Evan similarly has had an experience filled couple of years. After graduating from the Univ. of Michigan in 2017, Evan joined the Anheiser-Busch (A-B) Global Management Training (GMT) program and spent 10 months living out of one suitcase as he was rotated through 10 different training situations, going end-to-end in both the process and the country, from a brewery in Georgia to a distributor in Seattle. His last training assignment, global finance in New York City in 2018 at the A-B parent company, InBev, also ended up being his first permanent work assignment. At the beginning of 2019, on two weeks’ notice, Evan and his one suitcase of possessions relocated to Johannesburg, South Africa, for a 3-month assignment. On the successful completion of that assignment, he was asked to stay for another year. In February of 2020, Evan returned to New York City for a position in international sales performance management. He returned just in time to be locked-down, working remotely from his mid-town Manhattan apartment. In a ‘romance trumps COVID’ story, his online dating profile was swiped by an equally hard-working young woman, Taylor Short, who was looking for a running partner as, with gyms shut down, running along NYC’s riverbanks was one of the few outlets available to serious fitness nuts. Conversations during pre-run stretching and post-run cool downs with rooftop beverages led them to discover many common interests that they are currently exploring together.

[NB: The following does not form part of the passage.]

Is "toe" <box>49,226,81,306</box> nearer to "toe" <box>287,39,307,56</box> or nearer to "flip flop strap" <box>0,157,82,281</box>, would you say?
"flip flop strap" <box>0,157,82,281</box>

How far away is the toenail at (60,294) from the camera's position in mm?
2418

As mentioned in the letter, 2020 has not been a good year in so many ways. Yet the fact that the next generation - our legacy, our purpose – can not only survive, but can flourish in 2020 provides hope. And it is not an unfounded hope, but rather a well-founded expectation that our children, not just Elizabeth and Evan, but your children and their generation, will take the world they inherit and do great things with it.  Through Google, I discovered that the original meaning of being blessed means that you have inherited the world, but not in the sense of inheriting riches, rather in the sense of “You have inherited the world, now what are you going to make of it?” We are truly blessed, and we pass that blessing on to the next generation to make something of the world. 2020 has impacted our world, but the years past and the years to come will prove that 2020 has been a learning opportunity, a prism enabling us to see the spectrum of the world in a new way. May you use the insights learned in 2020 to make the world a better place in 2021.